Input »
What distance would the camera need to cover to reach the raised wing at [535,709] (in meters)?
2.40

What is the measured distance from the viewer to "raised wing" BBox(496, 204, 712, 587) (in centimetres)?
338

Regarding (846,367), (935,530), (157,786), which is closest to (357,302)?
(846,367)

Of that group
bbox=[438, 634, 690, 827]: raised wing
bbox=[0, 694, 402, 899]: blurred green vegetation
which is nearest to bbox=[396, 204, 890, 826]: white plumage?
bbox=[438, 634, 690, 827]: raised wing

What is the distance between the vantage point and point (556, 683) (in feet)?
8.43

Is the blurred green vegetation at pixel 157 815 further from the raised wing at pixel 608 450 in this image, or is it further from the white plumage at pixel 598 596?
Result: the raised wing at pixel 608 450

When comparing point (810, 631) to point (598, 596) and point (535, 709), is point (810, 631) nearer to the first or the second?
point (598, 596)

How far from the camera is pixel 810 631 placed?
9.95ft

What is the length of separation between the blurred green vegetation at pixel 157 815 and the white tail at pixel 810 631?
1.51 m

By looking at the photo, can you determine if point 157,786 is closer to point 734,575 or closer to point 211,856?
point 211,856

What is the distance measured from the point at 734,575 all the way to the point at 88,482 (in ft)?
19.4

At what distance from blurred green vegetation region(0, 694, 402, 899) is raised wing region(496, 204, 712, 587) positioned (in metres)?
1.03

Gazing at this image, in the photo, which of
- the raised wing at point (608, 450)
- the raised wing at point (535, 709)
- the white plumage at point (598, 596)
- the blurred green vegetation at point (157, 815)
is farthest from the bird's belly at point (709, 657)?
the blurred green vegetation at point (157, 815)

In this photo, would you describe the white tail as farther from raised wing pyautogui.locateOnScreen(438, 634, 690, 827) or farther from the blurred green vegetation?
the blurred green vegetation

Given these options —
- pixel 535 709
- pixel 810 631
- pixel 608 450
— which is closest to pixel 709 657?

Problem details »
Your task is to transcribe the listing above in full, exactly as given.

Answer »
What distance would the camera need to cover to reach the raised wing at [535,709] (in meters)?
2.40

What is the measured distance from the viewer to "raised wing" BBox(496, 204, 712, 587) (in centimetres)?
338

Regarding (846,367), (935,530), (157,786), which is closest to (357,302)?
(846,367)

Of that group
bbox=[438, 634, 690, 827]: raised wing
bbox=[0, 694, 402, 899]: blurred green vegetation
which is nearest to bbox=[396, 204, 890, 826]: white plumage?
bbox=[438, 634, 690, 827]: raised wing

What is the distance between the vantage point and point (556, 683) (in feet)?
8.43

Is the blurred green vegetation at pixel 157 815 further from the raised wing at pixel 608 450 in this image, or is it further from the white plumage at pixel 598 596?
Result: the raised wing at pixel 608 450

When comparing point (810, 631) to point (598, 596) and point (535, 709), is point (810, 631) nearer to the first or the second?
point (598, 596)

How far from the camera is pixel 810 631 placed?
9.95ft

What is the length of separation between the blurred green vegetation at pixel 157 815 and the white tail at pixel 810 631?
1.51 m

By looking at the photo, can you determine if point 157,786 is closer to point 734,575 or closer to point 211,856?
point 211,856

What is the distance measured from the point at 734,575 all the way to the point at 88,482 (in ft)?
19.4

At what distance from blurred green vegetation region(0, 694, 402, 899) is raised wing region(496, 204, 712, 587) positioned (in metres)?
1.03

Gazing at this image, in the photo, which of
- the raised wing at point (608, 450)
- the raised wing at point (535, 709)
- the white plumage at point (598, 596)
- the blurred green vegetation at point (157, 815)
is farthest from the bird's belly at point (709, 657)?
the blurred green vegetation at point (157, 815)

In this photo, would you describe the white tail as farther from raised wing pyautogui.locateOnScreen(438, 634, 690, 827) or farther from the blurred green vegetation?
the blurred green vegetation

Given these options —
- pixel 535 709
- pixel 810 631
- pixel 608 450
— which is closest to pixel 709 657?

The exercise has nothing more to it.